Multifunction Peripheral Guidelines
The University of Pacific Community has identified a need to utilize Multifunction Peripheral devices (MFP) throughout the campus as a way of reducing the need of multiple devices, realizing cost savings on toner, ease of use, less impact on the environment, and efficiencies of process. An MFP is sometimes called a multifunction network device (MFD) or all-in-one (AIO) device and typically incorporates printing, copying, scanning and faxing capabilities. Because management interfaces for MFPs vary, even within the same product line, this document defines security guidelines for any MFP used at the University.

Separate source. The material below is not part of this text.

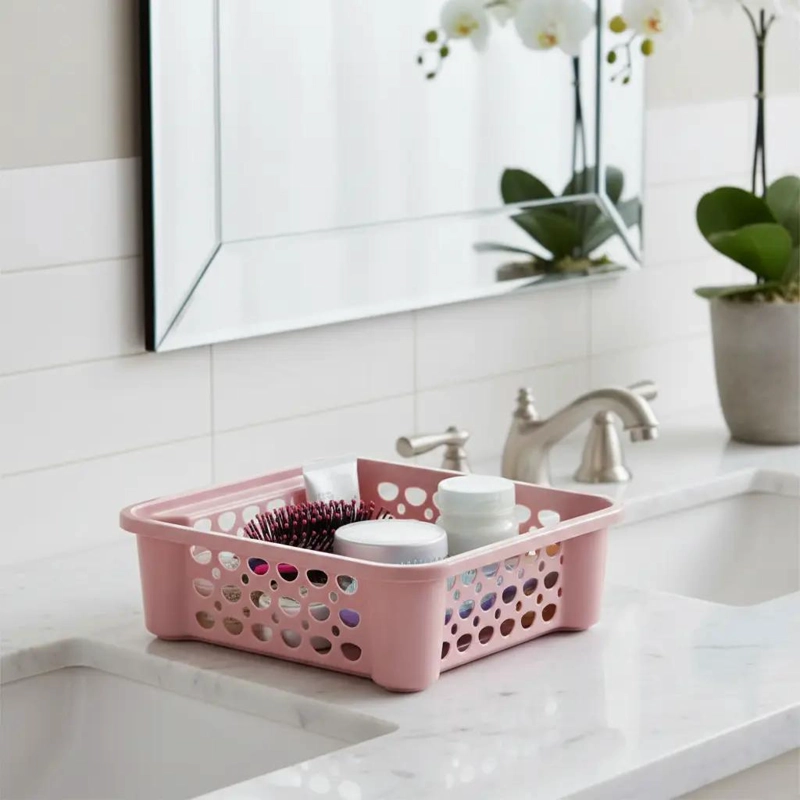 CESTAS ORGANIZADORAS APILABLES DE PLASTICO ROSA 1,6 LITROS - 1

Securing MFP devices is important for a number of reasons:
- Most are simply "plugged-in" to the network, deployed using the minimal settings required to make the device respond and operate.
- Once installed, they rarely receive recommended application and operating system updates and vendor patches.
- Networked devices can be administered via the network; physical access to the device may not be required.
Due to increased sophistication (built-in "intelligence") and ever-increasing storage capacity, they can be used to launch attacks, store unauthorized data, retrieve scanned and printed documents, and print objectionable or unauthorized material.
This security guideline applies to all MFP that are used at the University. MFPs that are managed through a "pay-per-click" type of service should also follow the hardening and decommissioning checklist.
All technical support personnel responsible for the installation, maintenance, support and decommissioning of MFP devices should following the MFP security standard. This includes but is not limited to; TSPs, CSC staff, and 3rd party organizations hired or contracted to support MFP devices.
- MFP should be physically connected to PacificNet where possible
- Where possible, static IP should be set, or a static DHCP reservation should be used
- The firmware in use on any MFP should never be more than two revisions old
- Secure protocols should be used for remote configuration and support (https, SSL, or SSH)
- All unused ports and services should be disabled
- FTP and Telnet services should be disabled
- The default MFP password must be changed to comply with Pacific's password security standards
- Where possible, the SNMP community string should be changed from the factory default and comply with Pacific's password security standard. Note: Some network-based printers require SNMP's default password. For those that do, the MFP make, model, and IP address should be documented and forwarded to Pacific's IT Security Office for a security review.
- If SNMP version 3 will not be used to manage MFP, it should be turned off
- Incoming SMTP traffic should be disabled by default. If it is to be used by a department, it should be reviewed and approved by Pacific's IT Security Office
- All SMTP traffic should use Pacific's SMTP mail gateways
- A PIN, password, or passphrase should be used to protect the configuration menu on the MFP
- Access controls to the MFP should be IP filtered, MAC filtered (where supported), or through the use of network print servers
- In areas that have access to sensitive or confidential University data, automatic overwrite of data should be included
- If data is to be stored, it should not be able to read by any other device, or encrypted in 3DES
- All MFP should maintain current patch levels for security standards and anti-virus for operating system used where possible
- For any MFP that will be moving between departments, the equipment should be erased, sanitized and setup at the new department starting from default factory settings
- For any MFP that will be permanently removed from the University network, the equipment should be handled as any system that stores confidential information. MFPs need to be erased and sanitized to University requirementsor the hard drive should be retained before being physically removed from the University. See Appendix I for the MFP Decommission Checklist.
Exceptions to this security guideline should be fully documented (paper or email) and sent to Pacific's IT Security Office (ITSO) for security review. All MFP devices that were installed and used at the University prior to the date this guideline was implemented should be reviewed by the TSP and the ITSO to assess risk to the University.Exception Process:
- Document each item not checked off with the specific reasoning as to why the task could not be completed.
- Complete as many sections of the hardening checklist as possible.
- Submit the completed checklist along with the exception document to firstname.lastname@example.org or mail it via campus mail to IT Security in the OIT department.
- If additional security controls are needed, each exception request will be managed on a case-by-case basis with suggested protections commensurate to the highest classification category of data that will be used on/with the MFP.
The ITSO will annually review exception requests and may request changes in security safeguards as technology changes.